======== LISTED ENTRIES

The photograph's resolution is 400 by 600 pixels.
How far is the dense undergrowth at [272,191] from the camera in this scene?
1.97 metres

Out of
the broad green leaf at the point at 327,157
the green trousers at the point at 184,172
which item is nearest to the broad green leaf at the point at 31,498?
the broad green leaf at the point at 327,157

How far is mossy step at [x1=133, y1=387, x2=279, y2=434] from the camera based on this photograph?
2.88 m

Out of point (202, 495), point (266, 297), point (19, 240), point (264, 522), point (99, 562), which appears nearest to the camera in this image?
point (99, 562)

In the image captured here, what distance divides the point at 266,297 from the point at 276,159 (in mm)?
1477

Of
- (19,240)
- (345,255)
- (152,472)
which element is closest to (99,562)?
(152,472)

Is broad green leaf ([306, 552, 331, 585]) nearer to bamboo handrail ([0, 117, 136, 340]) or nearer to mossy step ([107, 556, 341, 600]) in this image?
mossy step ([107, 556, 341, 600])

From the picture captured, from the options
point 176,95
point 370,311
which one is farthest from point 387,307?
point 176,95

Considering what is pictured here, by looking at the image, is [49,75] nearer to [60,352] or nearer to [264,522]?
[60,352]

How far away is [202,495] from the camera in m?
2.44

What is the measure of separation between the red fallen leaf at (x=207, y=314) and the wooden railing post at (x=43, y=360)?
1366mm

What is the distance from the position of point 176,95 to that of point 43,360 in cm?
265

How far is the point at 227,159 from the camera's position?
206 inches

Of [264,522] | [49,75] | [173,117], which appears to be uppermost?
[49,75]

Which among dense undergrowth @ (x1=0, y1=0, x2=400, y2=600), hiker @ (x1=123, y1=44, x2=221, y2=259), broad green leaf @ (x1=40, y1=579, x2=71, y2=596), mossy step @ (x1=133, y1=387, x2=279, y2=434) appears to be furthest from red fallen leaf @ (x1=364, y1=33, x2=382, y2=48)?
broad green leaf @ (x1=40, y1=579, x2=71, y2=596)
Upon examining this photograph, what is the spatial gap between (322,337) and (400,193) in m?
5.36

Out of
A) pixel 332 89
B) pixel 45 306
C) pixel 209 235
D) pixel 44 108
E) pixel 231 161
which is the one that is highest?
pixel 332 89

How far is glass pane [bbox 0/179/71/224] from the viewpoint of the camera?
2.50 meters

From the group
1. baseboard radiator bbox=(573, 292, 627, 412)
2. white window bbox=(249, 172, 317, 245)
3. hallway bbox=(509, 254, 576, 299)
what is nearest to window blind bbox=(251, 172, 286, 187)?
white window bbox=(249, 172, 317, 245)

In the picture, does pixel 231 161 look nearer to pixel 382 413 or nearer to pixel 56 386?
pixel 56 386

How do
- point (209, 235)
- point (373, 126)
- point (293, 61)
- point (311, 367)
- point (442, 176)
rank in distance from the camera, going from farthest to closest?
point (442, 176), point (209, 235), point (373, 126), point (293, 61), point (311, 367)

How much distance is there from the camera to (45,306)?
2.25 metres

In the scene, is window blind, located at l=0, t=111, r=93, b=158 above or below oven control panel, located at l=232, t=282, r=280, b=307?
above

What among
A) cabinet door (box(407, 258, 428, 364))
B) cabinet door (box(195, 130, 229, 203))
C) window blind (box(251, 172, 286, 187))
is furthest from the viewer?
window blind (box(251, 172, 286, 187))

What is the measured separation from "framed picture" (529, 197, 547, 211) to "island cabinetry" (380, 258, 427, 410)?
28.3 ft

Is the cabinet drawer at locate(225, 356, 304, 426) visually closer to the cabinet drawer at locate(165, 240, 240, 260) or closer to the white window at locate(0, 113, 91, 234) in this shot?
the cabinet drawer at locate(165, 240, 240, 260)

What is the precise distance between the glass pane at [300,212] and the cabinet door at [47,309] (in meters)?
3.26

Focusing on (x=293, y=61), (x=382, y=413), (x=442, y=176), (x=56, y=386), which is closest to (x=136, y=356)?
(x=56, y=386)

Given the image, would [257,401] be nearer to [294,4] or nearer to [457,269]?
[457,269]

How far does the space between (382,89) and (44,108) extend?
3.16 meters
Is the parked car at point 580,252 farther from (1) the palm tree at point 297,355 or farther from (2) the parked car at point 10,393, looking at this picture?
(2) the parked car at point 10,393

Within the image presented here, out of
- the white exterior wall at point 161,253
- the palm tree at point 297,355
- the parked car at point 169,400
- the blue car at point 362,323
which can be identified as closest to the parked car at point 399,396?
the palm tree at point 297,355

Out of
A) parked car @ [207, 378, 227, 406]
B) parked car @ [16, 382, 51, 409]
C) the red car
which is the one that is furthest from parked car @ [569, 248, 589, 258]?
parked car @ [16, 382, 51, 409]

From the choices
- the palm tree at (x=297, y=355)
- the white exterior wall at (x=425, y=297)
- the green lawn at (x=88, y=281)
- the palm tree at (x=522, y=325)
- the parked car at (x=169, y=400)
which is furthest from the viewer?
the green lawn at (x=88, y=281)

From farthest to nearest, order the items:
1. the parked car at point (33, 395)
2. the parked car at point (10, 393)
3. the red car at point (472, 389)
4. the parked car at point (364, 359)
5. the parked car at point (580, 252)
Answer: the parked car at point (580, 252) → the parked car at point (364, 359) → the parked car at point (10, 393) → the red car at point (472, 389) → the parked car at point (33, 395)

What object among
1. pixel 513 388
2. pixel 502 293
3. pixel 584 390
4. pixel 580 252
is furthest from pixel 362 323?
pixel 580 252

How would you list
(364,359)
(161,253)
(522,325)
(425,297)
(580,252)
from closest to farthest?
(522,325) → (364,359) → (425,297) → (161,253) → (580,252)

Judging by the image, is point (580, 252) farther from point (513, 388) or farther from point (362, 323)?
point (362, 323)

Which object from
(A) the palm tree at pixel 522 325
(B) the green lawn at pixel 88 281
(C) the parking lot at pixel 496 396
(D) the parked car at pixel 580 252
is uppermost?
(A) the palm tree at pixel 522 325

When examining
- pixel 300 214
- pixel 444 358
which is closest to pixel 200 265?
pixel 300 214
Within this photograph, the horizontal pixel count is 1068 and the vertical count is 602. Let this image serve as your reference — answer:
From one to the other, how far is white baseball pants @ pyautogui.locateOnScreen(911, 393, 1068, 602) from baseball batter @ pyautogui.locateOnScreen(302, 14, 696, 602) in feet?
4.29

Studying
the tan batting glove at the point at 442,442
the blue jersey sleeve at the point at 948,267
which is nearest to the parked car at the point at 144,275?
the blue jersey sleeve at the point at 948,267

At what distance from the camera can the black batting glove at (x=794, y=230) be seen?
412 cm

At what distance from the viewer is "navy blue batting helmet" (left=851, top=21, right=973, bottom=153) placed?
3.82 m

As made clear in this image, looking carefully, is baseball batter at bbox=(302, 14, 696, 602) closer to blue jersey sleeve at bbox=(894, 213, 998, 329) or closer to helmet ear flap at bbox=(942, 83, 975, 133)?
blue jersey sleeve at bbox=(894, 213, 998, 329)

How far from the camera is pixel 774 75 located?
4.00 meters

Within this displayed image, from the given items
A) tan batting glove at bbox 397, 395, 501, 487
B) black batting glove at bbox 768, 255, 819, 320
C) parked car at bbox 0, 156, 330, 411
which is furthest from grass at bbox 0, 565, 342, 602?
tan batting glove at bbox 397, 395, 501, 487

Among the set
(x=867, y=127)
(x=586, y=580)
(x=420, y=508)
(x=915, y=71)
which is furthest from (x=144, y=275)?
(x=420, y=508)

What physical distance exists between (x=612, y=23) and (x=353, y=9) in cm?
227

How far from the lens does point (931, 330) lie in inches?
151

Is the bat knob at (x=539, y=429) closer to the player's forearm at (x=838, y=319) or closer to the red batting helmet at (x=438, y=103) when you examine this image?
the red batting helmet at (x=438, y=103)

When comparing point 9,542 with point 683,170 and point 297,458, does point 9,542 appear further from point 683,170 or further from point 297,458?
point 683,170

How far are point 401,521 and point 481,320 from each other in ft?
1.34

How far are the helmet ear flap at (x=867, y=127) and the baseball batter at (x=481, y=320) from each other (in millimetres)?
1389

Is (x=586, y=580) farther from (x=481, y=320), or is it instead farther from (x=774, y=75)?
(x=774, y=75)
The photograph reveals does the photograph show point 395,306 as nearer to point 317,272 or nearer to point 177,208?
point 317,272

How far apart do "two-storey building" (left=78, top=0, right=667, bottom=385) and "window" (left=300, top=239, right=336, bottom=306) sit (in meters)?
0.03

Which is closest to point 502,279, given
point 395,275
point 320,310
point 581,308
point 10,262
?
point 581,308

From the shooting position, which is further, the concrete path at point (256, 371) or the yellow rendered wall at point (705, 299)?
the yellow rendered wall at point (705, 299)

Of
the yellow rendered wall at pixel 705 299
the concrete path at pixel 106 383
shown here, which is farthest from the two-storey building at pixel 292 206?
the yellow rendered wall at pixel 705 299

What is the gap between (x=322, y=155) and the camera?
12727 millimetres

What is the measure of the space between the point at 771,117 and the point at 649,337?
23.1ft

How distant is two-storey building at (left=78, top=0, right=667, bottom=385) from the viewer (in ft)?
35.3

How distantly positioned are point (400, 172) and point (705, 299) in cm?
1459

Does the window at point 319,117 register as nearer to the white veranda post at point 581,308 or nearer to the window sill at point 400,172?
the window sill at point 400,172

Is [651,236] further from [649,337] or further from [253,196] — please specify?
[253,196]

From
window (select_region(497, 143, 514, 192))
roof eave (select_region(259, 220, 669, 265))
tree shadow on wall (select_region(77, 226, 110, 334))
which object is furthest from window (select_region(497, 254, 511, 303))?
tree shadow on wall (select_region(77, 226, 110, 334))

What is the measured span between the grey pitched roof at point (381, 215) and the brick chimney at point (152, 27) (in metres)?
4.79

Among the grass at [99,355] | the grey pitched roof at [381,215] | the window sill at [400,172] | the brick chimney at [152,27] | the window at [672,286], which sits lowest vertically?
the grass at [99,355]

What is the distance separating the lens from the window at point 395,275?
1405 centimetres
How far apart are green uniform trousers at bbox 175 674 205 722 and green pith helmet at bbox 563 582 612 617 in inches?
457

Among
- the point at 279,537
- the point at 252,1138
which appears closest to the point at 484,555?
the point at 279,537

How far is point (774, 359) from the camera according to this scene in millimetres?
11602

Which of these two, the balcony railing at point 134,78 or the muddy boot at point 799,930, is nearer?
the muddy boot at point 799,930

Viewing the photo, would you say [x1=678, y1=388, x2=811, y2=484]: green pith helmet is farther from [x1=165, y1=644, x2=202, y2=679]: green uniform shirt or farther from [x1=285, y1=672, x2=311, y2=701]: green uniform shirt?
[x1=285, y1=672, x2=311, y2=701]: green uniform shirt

================

Quote exactly and only the lines from the one holding "What is the measured span" through the end of the data.

What is the measured span between the grey pitched roof at point (381, 215) and the brick chimney at point (152, 27) (in metres)?
4.79

Among the grass at [99,355] | the grey pitched roof at [381,215] | the window sill at [400,172] | the brick chimney at [152,27] | the window at [672,286], which sits lowest vertically?
the grass at [99,355]

What is the distance separating the lens from the window at point 395,275?
1405 centimetres
How far apart are green uniform trousers at bbox 175 674 205 722 and green pith helmet at bbox 563 582 612 617 in inches?
457

Among
- the point at 279,537
- the point at 252,1138
which appears closest to the point at 484,555?
the point at 279,537

How far is point (774, 359) from the camera according to this scene in millimetres?
11602

Which of these two, the balcony railing at point 134,78 or the muddy boot at point 799,930, is nearer?
the muddy boot at point 799,930

Viewing the photo, would you say [x1=678, y1=388, x2=811, y2=484]: green pith helmet is farther from [x1=165, y1=644, x2=202, y2=679]: green uniform shirt or farther from [x1=285, y1=672, x2=311, y2=701]: green uniform shirt?
[x1=285, y1=672, x2=311, y2=701]: green uniform shirt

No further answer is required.